The amalgamated entity was the successor of agricultural ventures by settlers Donald Seth-Smith and Lord Cranworth who acquired some 25,000 acres in Murang’a’s former Kakuzi division.

The thousands of squatters at Kakuzi claim they are descendants of Kenyans who were dispossessed of their land after the colonial government rejected their customary land tenure rights in the 1930s.

The group lost any hope of returning to the land after the independence post-colonial government adopted a “willing buyer, willing seller” policy in the 1960s.

The free market policy saw wealthy Kenyans and well-connected politicians acquire the bulk of land previously held by settlers, leaving a legacy of squatters including those at Kakuzi.

Mr Kimani says that while Kakuzi is unlikely to ever donate land to the squatters, some of who work on its farms, it should accord them basic rights, including that of free movement within its properties.

The company’s closure of roads and footpaths has stoked controversy for decades, sparking protests in some instances.

Mr Kimani was born in one of the Kakuzi estates in 1944 and even worked for the company as a youngster.

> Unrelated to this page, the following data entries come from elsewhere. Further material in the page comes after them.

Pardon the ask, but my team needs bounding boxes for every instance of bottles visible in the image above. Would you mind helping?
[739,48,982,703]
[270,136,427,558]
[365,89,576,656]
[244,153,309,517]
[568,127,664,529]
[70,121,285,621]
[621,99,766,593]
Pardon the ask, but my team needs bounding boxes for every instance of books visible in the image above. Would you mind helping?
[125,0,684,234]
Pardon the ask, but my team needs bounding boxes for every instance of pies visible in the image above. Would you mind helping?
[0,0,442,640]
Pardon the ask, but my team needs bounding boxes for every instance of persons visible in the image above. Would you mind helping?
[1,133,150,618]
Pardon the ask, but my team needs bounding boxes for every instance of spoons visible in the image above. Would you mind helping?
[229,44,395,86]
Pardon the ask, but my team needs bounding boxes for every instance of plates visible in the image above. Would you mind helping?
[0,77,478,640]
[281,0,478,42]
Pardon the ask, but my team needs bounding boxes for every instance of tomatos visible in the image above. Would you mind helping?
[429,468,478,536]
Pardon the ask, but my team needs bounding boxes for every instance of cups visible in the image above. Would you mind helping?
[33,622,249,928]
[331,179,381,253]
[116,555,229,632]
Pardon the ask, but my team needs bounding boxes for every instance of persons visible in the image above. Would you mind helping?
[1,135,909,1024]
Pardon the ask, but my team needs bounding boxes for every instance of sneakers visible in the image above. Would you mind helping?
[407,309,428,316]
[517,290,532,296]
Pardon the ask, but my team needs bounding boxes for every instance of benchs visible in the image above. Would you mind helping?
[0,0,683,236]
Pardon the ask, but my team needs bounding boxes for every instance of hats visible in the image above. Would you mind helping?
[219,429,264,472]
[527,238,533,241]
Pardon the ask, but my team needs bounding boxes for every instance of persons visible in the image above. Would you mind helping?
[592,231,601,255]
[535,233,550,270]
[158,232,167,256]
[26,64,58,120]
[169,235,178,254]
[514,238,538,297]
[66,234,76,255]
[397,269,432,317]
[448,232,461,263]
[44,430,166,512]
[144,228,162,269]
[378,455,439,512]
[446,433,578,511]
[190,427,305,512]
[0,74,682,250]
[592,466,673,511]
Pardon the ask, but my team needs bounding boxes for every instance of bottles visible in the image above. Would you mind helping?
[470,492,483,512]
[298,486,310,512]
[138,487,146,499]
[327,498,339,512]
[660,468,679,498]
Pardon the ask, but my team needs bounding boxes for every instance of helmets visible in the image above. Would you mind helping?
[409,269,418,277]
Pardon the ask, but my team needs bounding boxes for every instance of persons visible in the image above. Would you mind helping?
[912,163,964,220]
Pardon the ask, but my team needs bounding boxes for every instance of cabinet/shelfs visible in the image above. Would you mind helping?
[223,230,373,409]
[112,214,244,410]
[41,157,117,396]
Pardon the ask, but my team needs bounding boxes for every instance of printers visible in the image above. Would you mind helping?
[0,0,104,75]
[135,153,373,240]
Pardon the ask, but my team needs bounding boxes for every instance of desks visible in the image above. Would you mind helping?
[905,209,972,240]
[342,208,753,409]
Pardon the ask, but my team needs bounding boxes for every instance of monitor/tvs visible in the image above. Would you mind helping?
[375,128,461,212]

His education would later land him a long career as an agriculturalist.

His journey to becoming a billionaire began in the late 1970s when he started buying shares of publicly traded firms.

One of the most understated Kenyan billionaires, Mr Kimani’s steady investment has seen him accumulate shares in public listed companies worth over Sh3 billion.

He held a two per cent equity in Kakuzi for several years until 2006 when he started buying an average of 2.5 per cent stake per year to reach the current all-time high.

Mr Kimani has also accumulated major stakes at East African Breweries with shares worth Sh852 million, Nation Media Group (Sh748 million), Centum (Sh372 million) and Safaricom (Sh153 million) among other NSE-listed firms.

Despite his wealth and transformation, Mr Kimani says he feels a high sense of duty to his peasant roots.

“The welfare of Kakuzi squatters is very important to me. It weighs heavily on me. My Kakuzi shareholding is not just about investment,” he said.

It remains to be seen how the investor intends to influence the company’s uneasy relationship with the squatters.

His will be a rare form of shareholder activism in corporate Kenya as he prioritises Kakuzi’s relations with the community ahead of typical issues like investment returns and dividend policy.